その後もいくつかの話を聞いているうちにダンブルドアが戻ってきた。そして勝算がない、と去ろうとするダンブルドアに、ようやくスラグホーンは引き受ける、と叫んだのだった。
そうしてグリモールドプレイス十二番地にやってきたのだが、ハリーの頭は新たな教授よりも神秘部で倒れたラミア・セルウィンのことでいっぱいだった。
彼女は神秘部での戦いの後意識を失い、昏睡状態になったとダンブルドアから聞いた。ただ表向きラミアとシリウスは死んだことにしていたため手紙で情報を受け取ることもできず、ダーズリー家にいる間は全く情報を手に入れることができなかった。

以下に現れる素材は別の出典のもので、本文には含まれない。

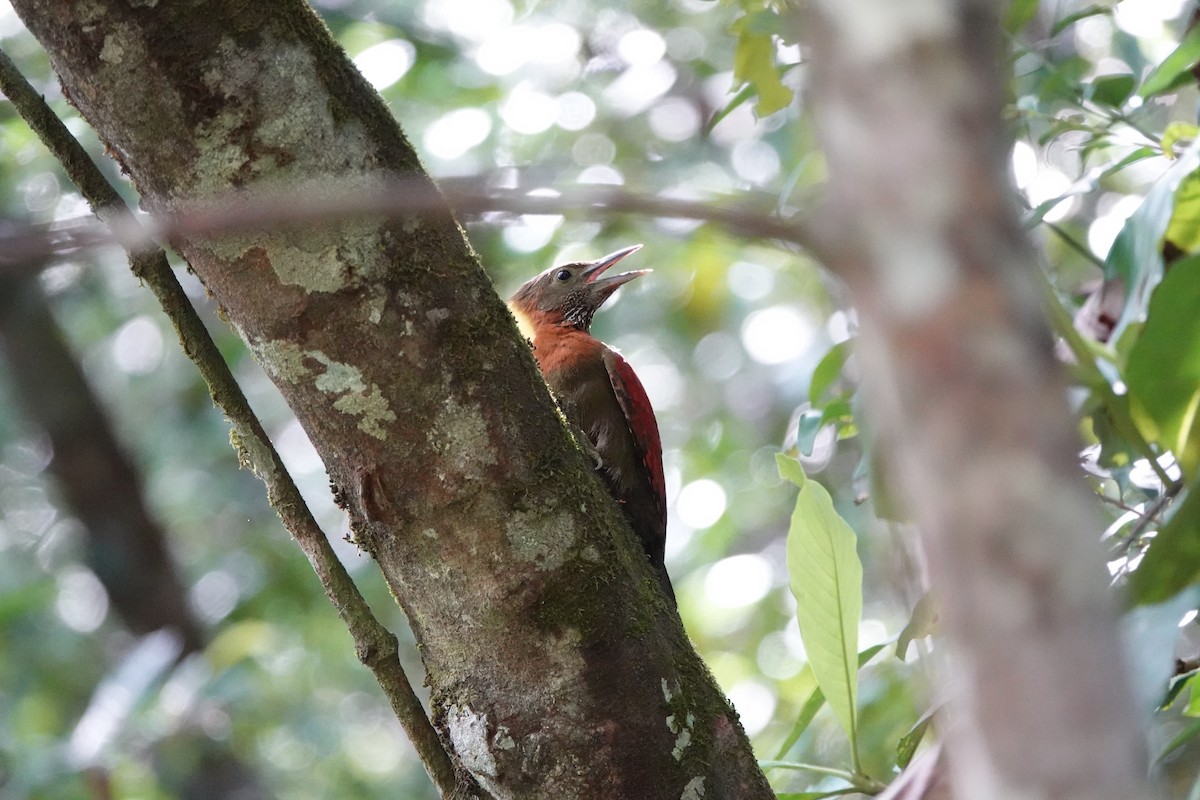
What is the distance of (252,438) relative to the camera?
6.10ft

ラミアが目を覚ましたと連絡がきたのは七月の下旬だった。ダンブルドアがグリモールドプレイスに来た際に、ガランサス邸に行ってきたと伝えられた。
「決して元気というわけではないようだが、長生きできそうだと本人も言っておったよ」
そう言ってハリー、ハーマイオニー、ロンに渡されたのは小さな木箱。その中には緑色のブレスレットが入っていた。

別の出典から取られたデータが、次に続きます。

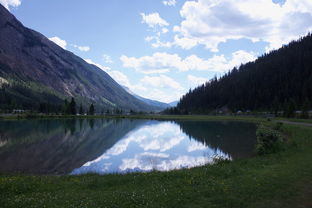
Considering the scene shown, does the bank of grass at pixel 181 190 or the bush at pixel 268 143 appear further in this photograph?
the bush at pixel 268 143

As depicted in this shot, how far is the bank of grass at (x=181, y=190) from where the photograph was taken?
11859mm

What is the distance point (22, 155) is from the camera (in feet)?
118

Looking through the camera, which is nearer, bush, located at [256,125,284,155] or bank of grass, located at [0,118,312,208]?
bank of grass, located at [0,118,312,208]

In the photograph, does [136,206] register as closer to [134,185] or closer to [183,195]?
[183,195]

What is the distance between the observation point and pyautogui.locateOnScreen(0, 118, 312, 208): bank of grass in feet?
38.9

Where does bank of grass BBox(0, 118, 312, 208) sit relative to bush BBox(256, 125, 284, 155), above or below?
below

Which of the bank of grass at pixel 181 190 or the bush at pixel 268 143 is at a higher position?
the bush at pixel 268 143

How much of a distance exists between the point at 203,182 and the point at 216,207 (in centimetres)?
391

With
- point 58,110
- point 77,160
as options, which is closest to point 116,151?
point 77,160

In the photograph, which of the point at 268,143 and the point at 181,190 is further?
the point at 268,143

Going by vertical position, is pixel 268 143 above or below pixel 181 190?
above

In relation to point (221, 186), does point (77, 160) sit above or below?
below

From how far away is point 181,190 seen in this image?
1380 cm

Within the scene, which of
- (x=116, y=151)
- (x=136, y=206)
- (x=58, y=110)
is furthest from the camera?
(x=58, y=110)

「完成したそうじゃ。肌身離さず身に着けてほしいとラミアから」
今まで渡されていたブレスレットなども全て保管しており、一番新しいものを身に着けていた。ハリーたちはそれらを外し、渡されたブレスレットを身に着ける。「あなたたちの命を救いますように」と添えられていた手紙には懐かしいラミアの文字があり、少しだけ彼女が生存しているという実感がわいた。

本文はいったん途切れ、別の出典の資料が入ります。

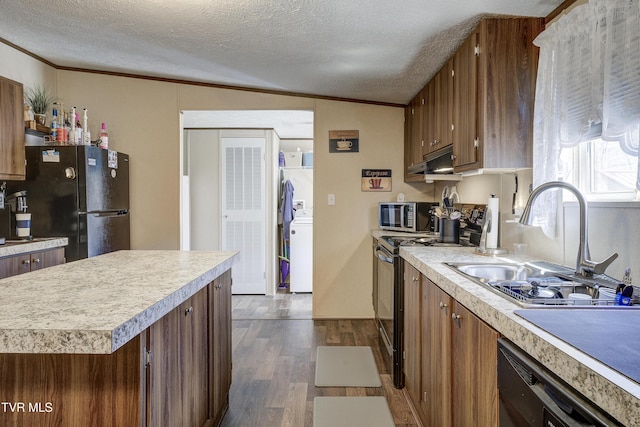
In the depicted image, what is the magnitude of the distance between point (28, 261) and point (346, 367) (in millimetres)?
2364

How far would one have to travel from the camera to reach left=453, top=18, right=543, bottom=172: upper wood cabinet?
6.17 feet

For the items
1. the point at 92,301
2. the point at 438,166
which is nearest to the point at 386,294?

八月に入り騎士団の団員の出入りはますます増えていった。しかしその中にレギュラスやラミアの姿はなく、人伝に彼女の話を聞くばかりだった。
「元気そうだったわよ」
「よかった!」
会議にやってきたコーディはいつも通りお気に入りのビスケットを齧りながら笑ってそういった。ほかにもシンシアやシリウス、マッド・アイなんかもガランサス邸を訪れたらしいが、ハリーにその許可は下りない。
「会いに行ったらダメなの?」
「ラミアはまだ本調子じゃないんだよ。きっとクリスマスにはここに来られるだろうから、それまでは手紙でも送れば喜ぶだろう」
最後にラミアとレギュラスに会ったらしいリーマスはそう言って笑っていた。
そして九月一日、また新学期が始まる。